TASK INSTRUCTIONS:
A – In the lamb taming thread below, how old are the two sheep?
B – In the lamb taming thread below, shorten the paragraph starting "Problem is, they're terrified of me" while keeping its main facts.

[[ PAGE EXCERPT open ]]

# Lamb taming 101.....



## theawesomefowl (May 12, 2011)

I picked up my sheep yesterday: Sadie, a Katahdin/Dorper cross, and Amelia, a Katahdin/ Unknown hair ram cross.  
 They are adorable, soft and fuzzy! I will post some photos as soon as I can. They are only about 8-9 weeks old.
Problem is, they're terrified of me.  (especially as they escaped twice and I had to chase them  ) I'm trying to tame them with some grain, which they love, but does anyone have any other tips? I know I can feed them apple, etc. but they wouldn't eat it.

I have learned 2 important things about sheep so far:
1. They hate being chased.
2 Don't look them in the eyes.


----------



## patandchickens (May 12, 2011)

Lawn chair (or cinderblock etc to sit on instead, if they are too freaky about the chair) and good book. 

Seriously.

[[ PAGE EXCERPT closed ]]
[[ INFORMATION SHOWN open ]]

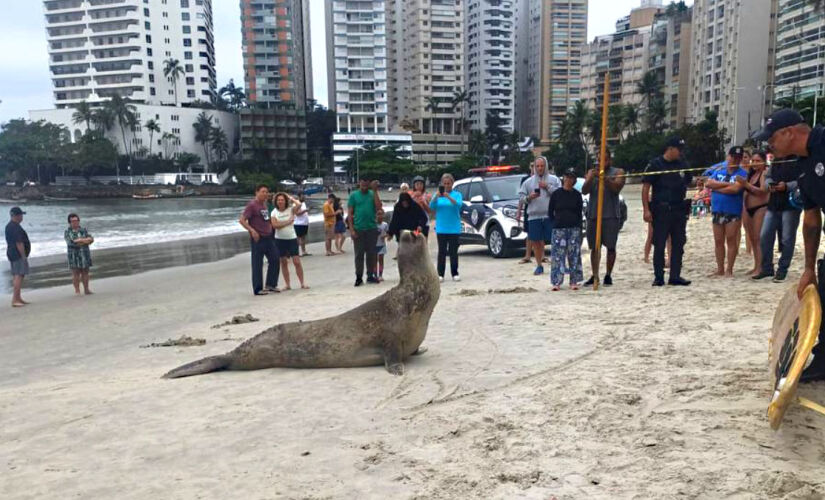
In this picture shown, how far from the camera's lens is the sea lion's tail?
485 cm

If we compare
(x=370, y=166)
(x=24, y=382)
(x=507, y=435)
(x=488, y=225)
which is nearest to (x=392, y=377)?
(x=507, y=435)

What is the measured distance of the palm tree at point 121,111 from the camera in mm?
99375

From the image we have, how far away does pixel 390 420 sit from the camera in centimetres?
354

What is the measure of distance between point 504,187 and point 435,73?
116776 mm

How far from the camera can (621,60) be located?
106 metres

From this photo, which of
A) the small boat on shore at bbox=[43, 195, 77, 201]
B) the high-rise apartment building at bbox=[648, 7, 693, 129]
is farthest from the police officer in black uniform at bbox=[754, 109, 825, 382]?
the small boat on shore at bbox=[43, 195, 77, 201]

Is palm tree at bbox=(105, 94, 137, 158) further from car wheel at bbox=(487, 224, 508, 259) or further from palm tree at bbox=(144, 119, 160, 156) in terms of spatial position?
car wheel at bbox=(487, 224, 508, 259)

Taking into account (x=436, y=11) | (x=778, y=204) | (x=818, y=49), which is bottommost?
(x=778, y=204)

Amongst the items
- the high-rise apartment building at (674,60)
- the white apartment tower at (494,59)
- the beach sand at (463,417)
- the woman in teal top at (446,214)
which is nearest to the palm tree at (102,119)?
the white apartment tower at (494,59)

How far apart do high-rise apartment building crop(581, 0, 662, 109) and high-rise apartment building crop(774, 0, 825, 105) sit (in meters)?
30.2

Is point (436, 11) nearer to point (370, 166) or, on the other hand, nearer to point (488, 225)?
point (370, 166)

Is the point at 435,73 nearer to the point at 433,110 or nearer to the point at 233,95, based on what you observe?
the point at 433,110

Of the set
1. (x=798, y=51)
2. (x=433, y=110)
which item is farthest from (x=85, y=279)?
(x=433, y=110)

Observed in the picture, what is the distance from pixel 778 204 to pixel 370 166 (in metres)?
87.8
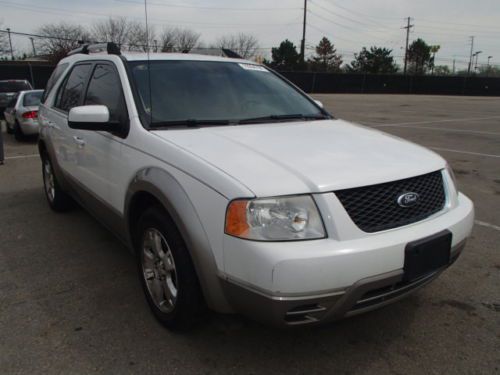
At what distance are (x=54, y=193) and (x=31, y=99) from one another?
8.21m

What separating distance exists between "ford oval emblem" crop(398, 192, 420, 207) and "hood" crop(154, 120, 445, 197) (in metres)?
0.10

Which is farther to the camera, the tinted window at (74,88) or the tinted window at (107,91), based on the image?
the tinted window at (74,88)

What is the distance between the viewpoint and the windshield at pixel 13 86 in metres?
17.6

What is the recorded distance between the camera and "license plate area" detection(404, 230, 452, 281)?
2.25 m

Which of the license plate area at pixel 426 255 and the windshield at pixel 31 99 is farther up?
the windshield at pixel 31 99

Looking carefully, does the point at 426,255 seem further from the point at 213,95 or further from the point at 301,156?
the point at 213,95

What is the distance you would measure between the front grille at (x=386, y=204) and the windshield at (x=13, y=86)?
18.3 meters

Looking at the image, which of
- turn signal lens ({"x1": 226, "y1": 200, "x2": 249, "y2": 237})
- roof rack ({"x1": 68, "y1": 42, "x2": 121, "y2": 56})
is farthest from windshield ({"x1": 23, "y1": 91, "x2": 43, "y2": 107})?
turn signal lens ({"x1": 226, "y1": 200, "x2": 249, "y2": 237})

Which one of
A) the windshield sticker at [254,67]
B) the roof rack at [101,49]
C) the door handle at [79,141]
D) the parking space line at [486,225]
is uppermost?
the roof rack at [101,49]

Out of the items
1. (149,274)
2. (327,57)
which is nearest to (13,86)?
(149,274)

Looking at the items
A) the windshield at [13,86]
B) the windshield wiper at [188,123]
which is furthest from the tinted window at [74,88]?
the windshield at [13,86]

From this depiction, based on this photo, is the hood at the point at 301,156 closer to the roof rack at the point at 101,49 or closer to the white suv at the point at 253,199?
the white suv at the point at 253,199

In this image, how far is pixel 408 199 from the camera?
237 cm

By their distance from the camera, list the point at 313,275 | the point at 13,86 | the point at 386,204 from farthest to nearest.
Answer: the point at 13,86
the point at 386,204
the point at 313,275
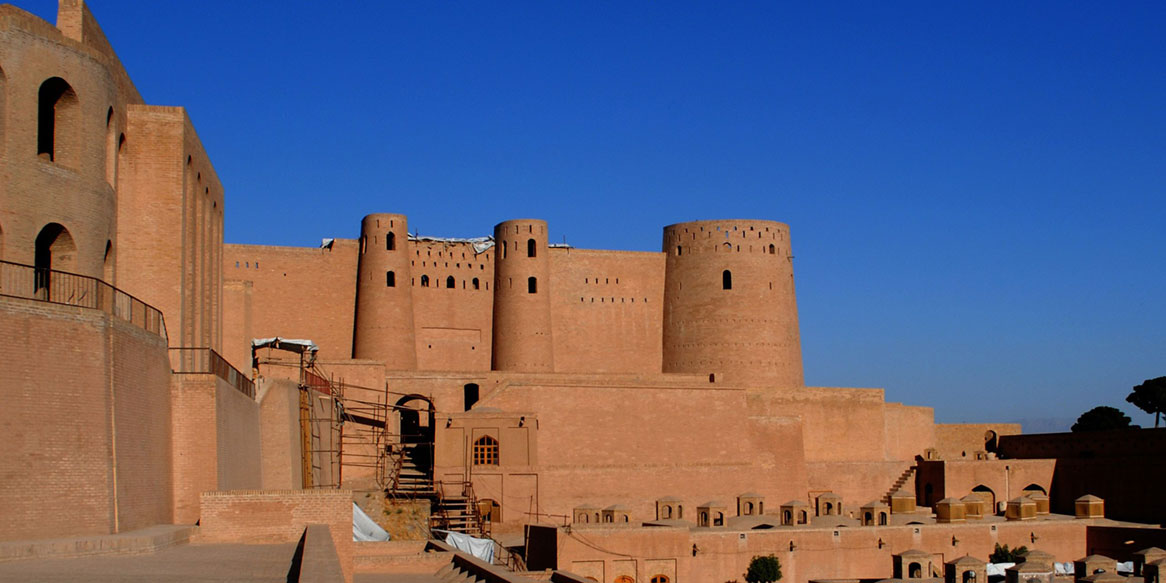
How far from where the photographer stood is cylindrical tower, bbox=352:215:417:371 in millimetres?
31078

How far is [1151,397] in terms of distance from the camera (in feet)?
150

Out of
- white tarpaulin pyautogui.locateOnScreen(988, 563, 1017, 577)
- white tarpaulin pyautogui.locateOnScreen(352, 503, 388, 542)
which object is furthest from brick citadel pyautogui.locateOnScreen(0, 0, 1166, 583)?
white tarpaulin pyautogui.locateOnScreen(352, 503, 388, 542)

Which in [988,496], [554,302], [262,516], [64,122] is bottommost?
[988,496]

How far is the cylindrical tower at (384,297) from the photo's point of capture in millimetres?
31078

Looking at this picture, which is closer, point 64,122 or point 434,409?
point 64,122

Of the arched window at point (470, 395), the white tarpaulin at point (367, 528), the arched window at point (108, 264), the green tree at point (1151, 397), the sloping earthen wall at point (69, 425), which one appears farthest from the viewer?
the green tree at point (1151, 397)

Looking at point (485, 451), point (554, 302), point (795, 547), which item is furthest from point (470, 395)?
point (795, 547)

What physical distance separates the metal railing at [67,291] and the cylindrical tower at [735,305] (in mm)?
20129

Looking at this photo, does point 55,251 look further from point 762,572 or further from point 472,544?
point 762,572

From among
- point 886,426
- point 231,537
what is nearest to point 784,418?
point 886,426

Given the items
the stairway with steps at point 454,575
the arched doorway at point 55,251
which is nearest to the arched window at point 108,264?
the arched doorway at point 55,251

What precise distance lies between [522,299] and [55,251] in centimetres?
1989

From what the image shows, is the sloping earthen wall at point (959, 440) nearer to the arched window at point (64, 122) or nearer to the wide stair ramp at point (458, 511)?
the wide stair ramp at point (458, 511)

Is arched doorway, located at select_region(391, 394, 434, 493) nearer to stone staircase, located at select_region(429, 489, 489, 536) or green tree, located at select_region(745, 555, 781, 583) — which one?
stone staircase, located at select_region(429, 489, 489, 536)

[[ INFORMATION SHOWN closed ]]

ACTIVITY ANSWERS:
A – About 8-9 weeks old.

B – The sheep are terrified of the poster, partly because they escaped twice and had to be chased. The poster is taming them with grain, which they love, and asks for other tips. They wouldn't eat apple.